** Start Input rows **
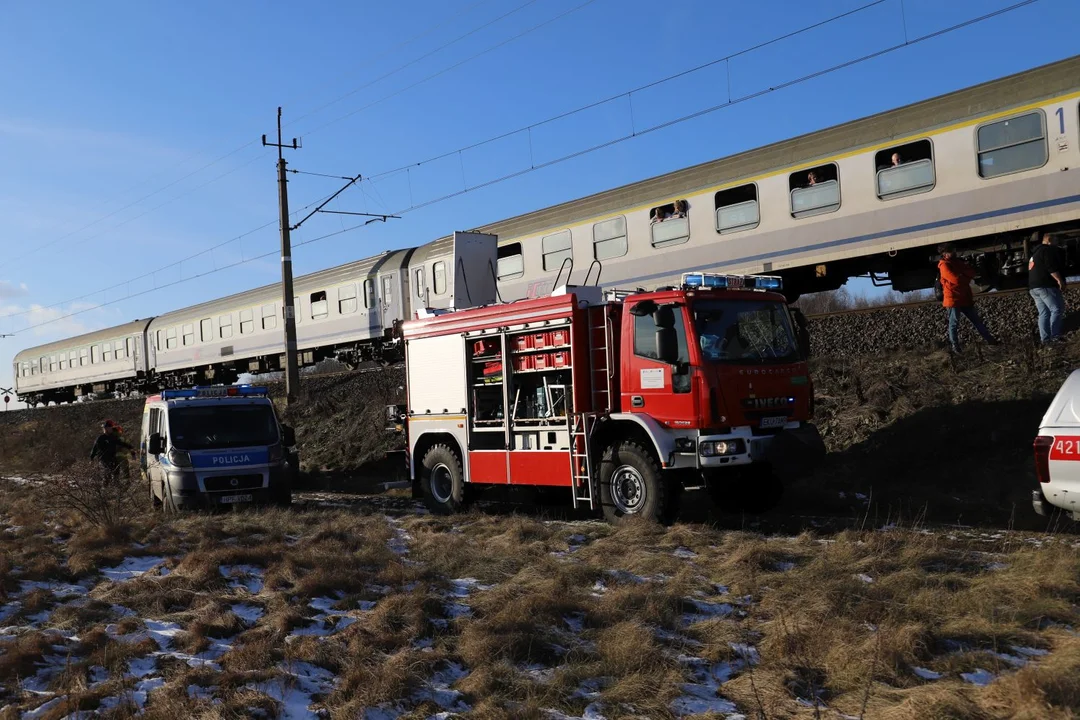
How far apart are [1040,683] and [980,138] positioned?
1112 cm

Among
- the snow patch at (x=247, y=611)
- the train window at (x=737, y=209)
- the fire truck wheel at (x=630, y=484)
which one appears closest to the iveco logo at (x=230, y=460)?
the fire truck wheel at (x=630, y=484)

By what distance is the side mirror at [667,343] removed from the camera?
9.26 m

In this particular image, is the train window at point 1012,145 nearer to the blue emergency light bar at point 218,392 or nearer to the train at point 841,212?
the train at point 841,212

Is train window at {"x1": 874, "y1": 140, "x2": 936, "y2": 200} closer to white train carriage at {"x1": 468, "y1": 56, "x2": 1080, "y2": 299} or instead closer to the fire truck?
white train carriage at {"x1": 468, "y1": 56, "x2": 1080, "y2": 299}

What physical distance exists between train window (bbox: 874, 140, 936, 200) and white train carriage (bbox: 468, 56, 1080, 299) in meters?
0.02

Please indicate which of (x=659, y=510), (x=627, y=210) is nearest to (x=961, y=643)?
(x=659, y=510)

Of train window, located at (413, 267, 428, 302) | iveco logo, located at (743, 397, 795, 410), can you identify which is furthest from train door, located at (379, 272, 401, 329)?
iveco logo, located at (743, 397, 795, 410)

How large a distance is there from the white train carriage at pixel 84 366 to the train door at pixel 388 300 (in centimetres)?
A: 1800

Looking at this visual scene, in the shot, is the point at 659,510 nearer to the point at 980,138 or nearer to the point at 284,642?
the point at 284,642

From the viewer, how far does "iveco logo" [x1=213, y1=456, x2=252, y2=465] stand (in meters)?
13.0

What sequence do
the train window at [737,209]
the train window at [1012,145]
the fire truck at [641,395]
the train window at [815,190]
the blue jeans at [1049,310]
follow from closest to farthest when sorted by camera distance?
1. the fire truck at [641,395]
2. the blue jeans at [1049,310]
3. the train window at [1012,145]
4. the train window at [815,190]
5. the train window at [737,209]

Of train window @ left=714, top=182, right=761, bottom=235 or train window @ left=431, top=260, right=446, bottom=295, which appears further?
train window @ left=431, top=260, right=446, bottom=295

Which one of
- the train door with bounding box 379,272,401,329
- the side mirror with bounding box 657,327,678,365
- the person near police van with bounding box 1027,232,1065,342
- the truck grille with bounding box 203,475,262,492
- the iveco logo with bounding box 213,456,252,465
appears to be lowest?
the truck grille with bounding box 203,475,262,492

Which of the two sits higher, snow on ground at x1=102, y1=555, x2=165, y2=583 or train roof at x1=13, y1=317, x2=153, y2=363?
** End Input rows **
**What you need to do:**
Rewrite the part that opens with the line containing "What sequence do" and closes with the line containing "5. the train window at [737,209]", changing "camera distance" to "distance from the viewer" and leaving everything else as it is. Return only those lines.

**Output for this task:**
What sequence do
the train window at [737,209]
the train window at [1012,145]
the fire truck at [641,395]
the train window at [815,190]
the blue jeans at [1049,310]
follow from closest to farthest when sorted by distance from the viewer?
1. the fire truck at [641,395]
2. the blue jeans at [1049,310]
3. the train window at [1012,145]
4. the train window at [815,190]
5. the train window at [737,209]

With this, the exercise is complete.